Meine Aggressionen baute ich aber nicht nur durch körperliche Gewalt ab, sondern beispielsweise auch durch Sport. Häufig spielte ich mit fremden Kindern außerhalb der Schule Straßenfußball. Zusätzlich fuhr ich viel Fahrrad, spielte gern Tischtennis und vereinzelnd probierte ich auch Basketball aus. Im Verein wollte ich allerdings nie Sport treiben, da ich außerhalb der Schule keine zusätzlichen Hänseleien wollte, die man heutzutage den neumodischen Begriff „Mobbing“ zuordnet. Ich befürchtete, dass dies mich komplett emotional überfordern würde.

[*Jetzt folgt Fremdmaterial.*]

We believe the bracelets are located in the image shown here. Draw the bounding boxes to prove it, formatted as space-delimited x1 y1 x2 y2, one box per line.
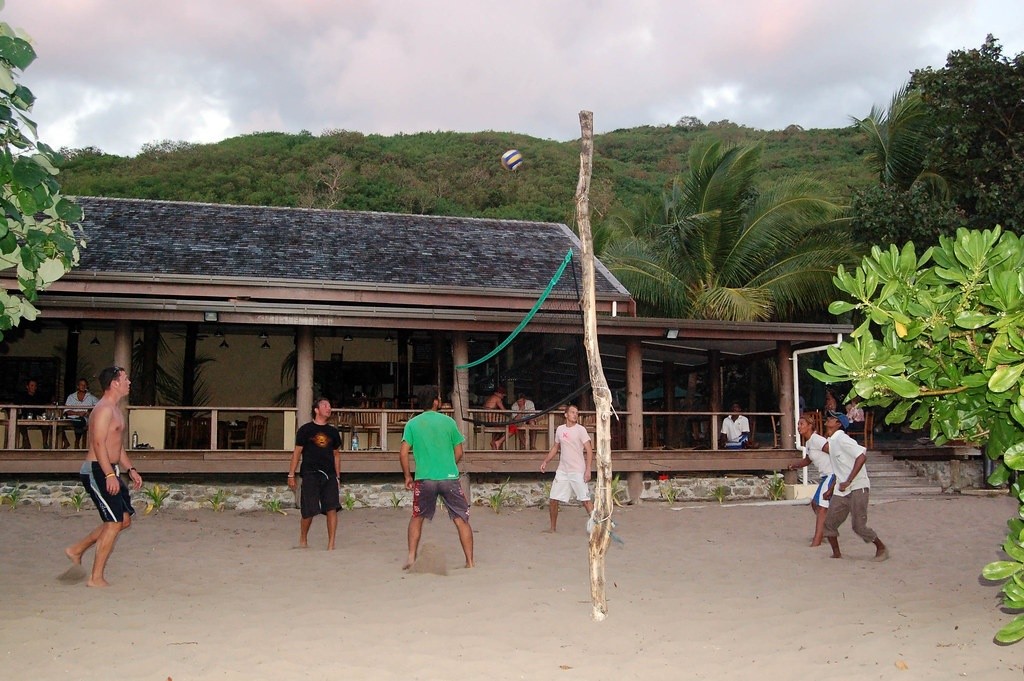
106 473 115 479
127 467 136 472
288 475 294 478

Und die letzte Möglichkeit für mich Aggressionen abzubauen, wurde die Kunst. Schon als Kind liebte ich das Malen und das Zeichnen. Es eröffnete mir die ideale Möglichkeit, in eine andere und neue Welt abzutauchen. Vorzugsweise zeichnete ich Tiere aus Sachbüchern ab. Hingegen Menschen wurden selten mein Motiv, was sicherlich auch daran lag, dass die meisten von ihnen mir eher negativ begegneten. Tiere sah ich daher als die besseren Menschen. Beim Zeichnen entwickelte ich schon früh als Kind einen Hang zur Perfektion.

Paul Klee pflegte über das Medium zu sagen: „Zeichnen ist die Kunst, die Striche spazieren zu führen“.

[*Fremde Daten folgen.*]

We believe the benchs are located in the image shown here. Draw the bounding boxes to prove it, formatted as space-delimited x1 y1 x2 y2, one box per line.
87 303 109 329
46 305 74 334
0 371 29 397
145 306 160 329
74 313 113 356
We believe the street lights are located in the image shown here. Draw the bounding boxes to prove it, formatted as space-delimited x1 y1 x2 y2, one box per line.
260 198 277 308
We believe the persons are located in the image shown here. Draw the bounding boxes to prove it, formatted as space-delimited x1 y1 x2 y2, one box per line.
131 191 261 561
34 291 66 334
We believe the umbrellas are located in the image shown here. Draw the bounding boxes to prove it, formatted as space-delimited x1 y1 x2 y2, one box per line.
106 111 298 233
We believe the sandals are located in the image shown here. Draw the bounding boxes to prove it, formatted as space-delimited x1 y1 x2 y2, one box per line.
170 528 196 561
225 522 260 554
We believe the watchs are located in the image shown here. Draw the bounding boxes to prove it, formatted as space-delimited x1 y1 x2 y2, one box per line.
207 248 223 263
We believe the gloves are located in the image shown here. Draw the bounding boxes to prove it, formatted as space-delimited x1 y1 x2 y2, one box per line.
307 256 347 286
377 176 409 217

Mit dieser Aussage hat der deutsch/schweizerische Künstler absolut recht. Sie beschreibt genau dass, was ich als Kind oder Jugendlicher empfand. Ich fühlte mich bei meinem kreativen Schaffensprozess in eine andere Welt versetzt, die mir eindeutig besser gefiel als der normale Alltag. Es tat meiner Seele gut. Ich konnte meine Sorgen für eine Weile vergessen. Wenn meine Zeichnung meinen hohen Ansprüchen allerdings nicht genügte, wurde ich regelrecht wütend und zerriss sie in meinen Zorn. In diesen Momenten entwickelte ich durch meine Unzufriedenheit wieder einen Hass auf mich und die Welt.

„Scheiße. Scheiße. Scheiße. Das ist noch nicht gut genug“, fluchte ich häufig in solchen Situationen.

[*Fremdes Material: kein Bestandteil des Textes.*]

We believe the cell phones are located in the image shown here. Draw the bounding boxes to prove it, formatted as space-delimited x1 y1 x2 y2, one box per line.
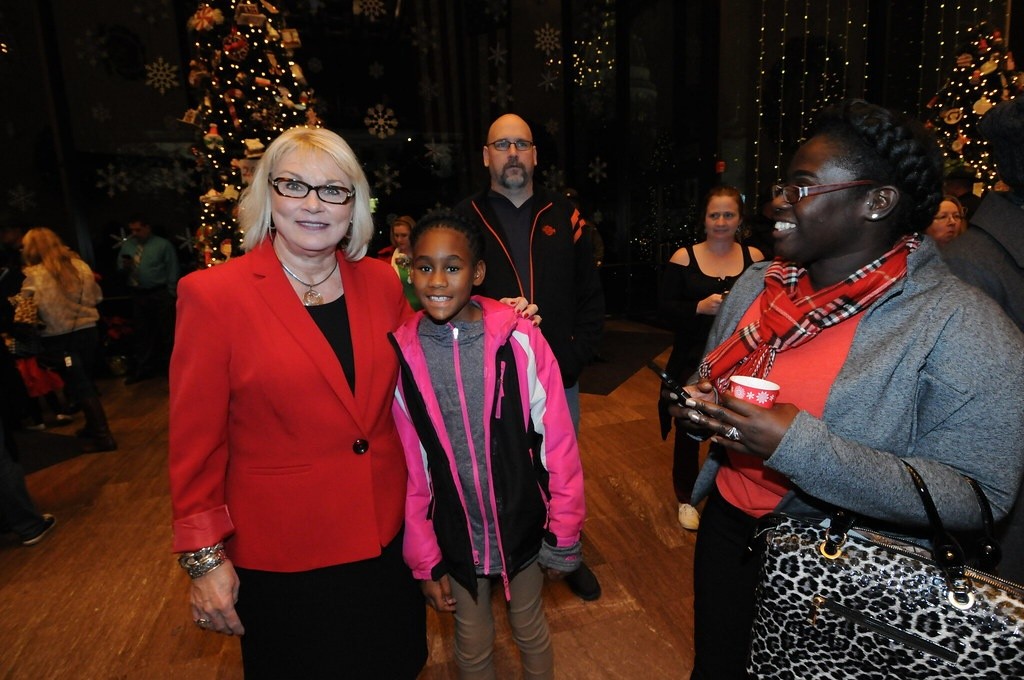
646 358 705 417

An manchen Tagen stapelten sich die zerrissenen Kunstwerke neben mir auf dem Fußboden. Innerlich bekam ich das Gefühl, nicht aufhören zu können. Ich entwickelte eine totale Besessenheit, das Bild nach meinen Vorstellungen und Ansprüchen zu gestalten. Es packte mich eine enorme Schaffenswut, die ich selbst nicht mehr kontrollieren oder bremsen konnte. Als Kind bewegte ich mich am Rande der nervlichen Überforderung. Dies bemerkte auch Hanna. Sie versuchte, mich zu beruhigen.

Daher sagte sie immer zu mir: „René, mache erst einmal eine kleine Pause! Dann gelingt dir auch das Bild“.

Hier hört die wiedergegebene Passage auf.